Voltage-gated sodium channels are crucial for pain perception. This is illustrated by several human genetic conditions that lead to either chronic pain or, vice versa, to congenital painlessness. The type of mutation, its impact on neuron excitability as well as the affected sodium channel subtype delineates a complex picture of the disorders. Genetic variants in sodium channels may affect the complex biophysical gating and also their trafficking, association with other proteins and more complex regulations of the channel protein and function, thus allowing us to explore the subtle but impactful effects of their dysregulation for human nociception. A detailed understanding of these pain disorders provides a unique chance to understand the detailed intricacies of nociception and pathological conditions such as neuropathic pain. With increasing awareness of the importance of sodium channel variants in neuropathic pain, more patients are genetically screened, sometimes identifying variants of unclear significance (VUS). Bioinformatic tools help to assess their potential disease causing impact, but functional studies using patch-clamp experiments in cell lines are needed to allow for reliable conclusions. Often cell lines are not sufficient to show a physiologically relevant phenotype and more complex, time intensive models, such as induced pluripotent stem cells (iPS-cells) are employed. A challenge remains to identify the role of each sodium channel VUS in the context of the detailed cellular genetic and functional context. To lay the grounds for such a detailed interpretation, we need a correlation of cellular function and genetic transcription on a single cell basis, as it is possible with the Patch-Seq technique. The more detailed our knowledge becomes on functional and genetic sensory neurons subtypes and their role in the generation of neuropathic pain, the more targeted the personal or population-based treatment can be.

Information:

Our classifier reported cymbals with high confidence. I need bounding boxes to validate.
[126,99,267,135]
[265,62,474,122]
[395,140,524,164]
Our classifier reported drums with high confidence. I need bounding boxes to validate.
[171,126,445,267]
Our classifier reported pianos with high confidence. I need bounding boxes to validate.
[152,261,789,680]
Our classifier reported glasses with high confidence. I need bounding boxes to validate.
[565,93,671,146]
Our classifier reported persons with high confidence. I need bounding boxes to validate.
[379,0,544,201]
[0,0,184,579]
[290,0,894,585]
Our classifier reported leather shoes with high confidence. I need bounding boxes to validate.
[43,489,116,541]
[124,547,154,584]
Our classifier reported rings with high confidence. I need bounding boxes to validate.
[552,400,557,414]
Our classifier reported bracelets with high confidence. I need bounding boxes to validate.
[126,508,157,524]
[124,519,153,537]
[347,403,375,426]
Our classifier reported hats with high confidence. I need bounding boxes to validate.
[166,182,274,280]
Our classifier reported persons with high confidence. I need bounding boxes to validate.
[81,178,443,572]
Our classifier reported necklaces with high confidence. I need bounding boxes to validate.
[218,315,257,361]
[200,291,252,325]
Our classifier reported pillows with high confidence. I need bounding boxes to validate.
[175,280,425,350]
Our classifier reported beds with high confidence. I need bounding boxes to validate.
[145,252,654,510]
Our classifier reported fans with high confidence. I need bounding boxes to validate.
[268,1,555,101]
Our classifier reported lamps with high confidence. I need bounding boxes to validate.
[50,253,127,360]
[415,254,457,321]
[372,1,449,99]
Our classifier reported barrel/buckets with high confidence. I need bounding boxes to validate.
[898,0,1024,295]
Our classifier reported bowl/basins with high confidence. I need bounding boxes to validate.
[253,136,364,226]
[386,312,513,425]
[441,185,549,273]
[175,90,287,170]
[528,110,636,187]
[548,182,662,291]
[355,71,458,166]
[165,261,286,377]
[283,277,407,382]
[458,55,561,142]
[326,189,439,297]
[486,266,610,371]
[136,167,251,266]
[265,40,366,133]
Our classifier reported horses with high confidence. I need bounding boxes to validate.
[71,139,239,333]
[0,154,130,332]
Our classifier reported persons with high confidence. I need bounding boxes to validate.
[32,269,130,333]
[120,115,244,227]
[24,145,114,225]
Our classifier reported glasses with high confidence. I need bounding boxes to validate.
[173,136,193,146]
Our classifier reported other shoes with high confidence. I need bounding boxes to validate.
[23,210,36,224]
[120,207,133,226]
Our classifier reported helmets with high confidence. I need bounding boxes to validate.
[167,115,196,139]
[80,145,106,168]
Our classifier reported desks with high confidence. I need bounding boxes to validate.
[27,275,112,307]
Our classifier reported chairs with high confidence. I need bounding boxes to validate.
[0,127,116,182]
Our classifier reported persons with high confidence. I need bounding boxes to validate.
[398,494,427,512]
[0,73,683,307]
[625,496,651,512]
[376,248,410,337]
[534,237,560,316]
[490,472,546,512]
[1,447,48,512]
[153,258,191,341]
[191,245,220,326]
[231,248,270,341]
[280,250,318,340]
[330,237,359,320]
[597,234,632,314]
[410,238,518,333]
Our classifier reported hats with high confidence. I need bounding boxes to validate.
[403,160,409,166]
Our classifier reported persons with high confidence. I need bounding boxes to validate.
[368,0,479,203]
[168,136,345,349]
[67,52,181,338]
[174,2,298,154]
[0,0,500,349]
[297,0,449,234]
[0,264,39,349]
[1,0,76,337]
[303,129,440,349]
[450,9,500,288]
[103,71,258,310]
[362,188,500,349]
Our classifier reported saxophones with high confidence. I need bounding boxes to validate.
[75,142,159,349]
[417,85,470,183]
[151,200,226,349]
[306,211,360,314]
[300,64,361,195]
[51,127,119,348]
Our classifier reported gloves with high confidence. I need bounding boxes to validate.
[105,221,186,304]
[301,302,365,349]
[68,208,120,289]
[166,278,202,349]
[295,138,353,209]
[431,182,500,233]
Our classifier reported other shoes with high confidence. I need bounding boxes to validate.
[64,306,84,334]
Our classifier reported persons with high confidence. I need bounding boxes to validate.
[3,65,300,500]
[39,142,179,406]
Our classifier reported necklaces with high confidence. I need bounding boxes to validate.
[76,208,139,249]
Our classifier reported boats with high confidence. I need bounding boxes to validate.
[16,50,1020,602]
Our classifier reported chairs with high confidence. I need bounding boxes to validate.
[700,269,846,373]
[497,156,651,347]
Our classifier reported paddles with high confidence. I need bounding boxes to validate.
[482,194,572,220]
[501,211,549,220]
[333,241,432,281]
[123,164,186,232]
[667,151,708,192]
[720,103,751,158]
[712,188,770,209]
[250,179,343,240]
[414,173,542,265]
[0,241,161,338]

Task list:
a. Rewrite the paragraph beginning "Voltage-gated sodium channels are crucial" in the sodium channel text as a short bulleted list that keeps its main facts.
b. According to the sodium channel text, which aspects of the channels can genetic variants affect? List each one.

Answers in order:
a.
- Voltage-gated sodium channels are crucial for pain perception, as shown by human genetic conditions that cause either chronic pain or congenital painlessness.
- The mutation type, its effect on neuron excitability, and the affected channel subtype together make these disorders complex.
- Variants can alter channel gating, trafficking, association with other proteins, and more complex regulation of the channel. This makes it possible to study how their dysregulation affects human nociception.
- Understanding these disorders helps explain nociception and conditions such as neuropathic pain.
- More patients are now genetically screened, which sometimes reveals variants of unclear significance (VUS).
- Bioinformatic tools estimate a variant's disease-causing potential, but reliable conclusions need functional patch-clamp studies in cell lines.
- Cell lines often fail to show a physiologically relevant phenotype, so more complex, time-intensive models such as iPS-cells are used.
- Interpreting each VUS in its cellular genetic and functional context remains a challenge. This requires correlating cell function with gene transcription in single cells, as Patch-Seq allows.
- Better knowledge of sensory neuron subtypes and their role in neuropathic pain allows more targeted personal or population-based treatment.

b.
- Complex biophysical gating
- Trafficking
- Association with other proteins
- More complex regulations of the channel protein and function